Assigned task 1
Decide whether each statement agrees with the torture memos text, answering yes or no and quoting the deciding words: (a) Amnesty International names mock executions as the most common form of torture. (b) It has been settled that torture by U.S. interrogators yielded actionable intelligence. (c) Waterboarding is considered a subset of mock executions.
Assigned task 2
Write out word for word the passage of the torture memos text starting at "The Torture Memos" and ending at "form of torture.)".

==== Excerpted text

The Torture Memos

Torture. It’s tough enough to compose the word on the keyboard without having to put it in the same sentence as the United States. But it seems increasingly clear that the United States did practice torture as part of official policy. The case made in these two Wall Street Journal articles contesting that conclusion (here and here) essentially rests on the idea that a perfect simulation of torture — one that creates the psychological effect on the victim that he is in fact being tortured — can somehow be distinguished from the act itself. But that argument would make mock executions — of which waterboarding is considered a subset — palatable, even though they are included in most definitions of torture. (In fact, according to Amnesty International, they are the most common form of torture.)

There is still some uncertainty as to whether the actual use of torture by U.S. interrogators resulted in any actionable intelligence. If it did, it would be an exception to the historically proven rule that torture is an unreliable method of interrogation. But would that justify its use in this case? To argue that it would has two very dangerous consequences.

First, it would set U.S. national security in direct opposition to U.S. principles of democratic government. Those that dismiss this as a civil liberties nicety ignore the centrality of U.S. ideals in any claim to American Exceptionalism. Indeed, the very idea that America has a unique role to play as a global leader rests on the fact that we champion the universally applicable ideals of freedom from tyranny and despotism, ideals that distinguish us historically from most of the world’s great powers. Torture is such a sadly common human practice that the only thing that keeps it from becoming banal is the moral opprobrium attached to it. By engaging in it ourselves, we have abandoned what has made us exceptional to date, and weakened the legitimacy of our moral opposition to it in the future.

========
==== Information shown

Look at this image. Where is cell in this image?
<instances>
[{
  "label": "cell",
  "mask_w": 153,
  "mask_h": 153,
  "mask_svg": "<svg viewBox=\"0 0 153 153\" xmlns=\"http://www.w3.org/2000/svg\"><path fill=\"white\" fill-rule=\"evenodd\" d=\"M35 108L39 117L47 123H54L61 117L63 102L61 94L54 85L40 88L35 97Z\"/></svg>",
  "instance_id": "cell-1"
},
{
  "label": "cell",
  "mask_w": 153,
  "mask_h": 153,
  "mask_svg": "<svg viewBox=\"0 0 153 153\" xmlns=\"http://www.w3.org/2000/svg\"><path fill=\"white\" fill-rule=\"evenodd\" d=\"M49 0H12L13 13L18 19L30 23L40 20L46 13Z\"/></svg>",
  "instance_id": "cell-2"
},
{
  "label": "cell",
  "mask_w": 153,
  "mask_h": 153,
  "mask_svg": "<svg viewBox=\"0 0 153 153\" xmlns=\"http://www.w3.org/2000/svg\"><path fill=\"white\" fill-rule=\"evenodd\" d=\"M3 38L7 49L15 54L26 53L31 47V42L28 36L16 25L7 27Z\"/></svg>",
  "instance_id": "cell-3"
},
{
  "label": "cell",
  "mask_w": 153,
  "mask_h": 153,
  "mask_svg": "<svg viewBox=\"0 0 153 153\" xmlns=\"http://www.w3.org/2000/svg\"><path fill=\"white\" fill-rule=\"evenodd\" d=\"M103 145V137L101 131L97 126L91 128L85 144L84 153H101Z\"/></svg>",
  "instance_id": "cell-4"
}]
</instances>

========

Problem solution 1
(a) Yes: "according to Amnesty International, they are the most common form of torture."
(b) No: "There is still some uncertainty as to whether the actual use of torture by U.S. interrogators resulted in any actionable intelligence."
(c) Yes: "mock executions — of which waterboarding is considered a subset"

Problem solution 2
The Torture Memos

Torture. It’s tough enough to compose the word on the keyboard without having to put it in the same sentence as the United States. But it seems increasingly clear that the United States did practice torture as part of official policy. The case made in these two Wall Street Journal articles contesting that conclusion (here and here) essentially rests on the idea that a perfect simulation of torture — one that creates the psychological effect on the victim that he is in fact being tortured — can somehow be distinguished from the act itself. But that argument would make mock executions — of which waterboarding is considered a subset — palatable, even though they are included in most definitions of torture. (In fact, according to Amnesty International, they are the most common form of torture.)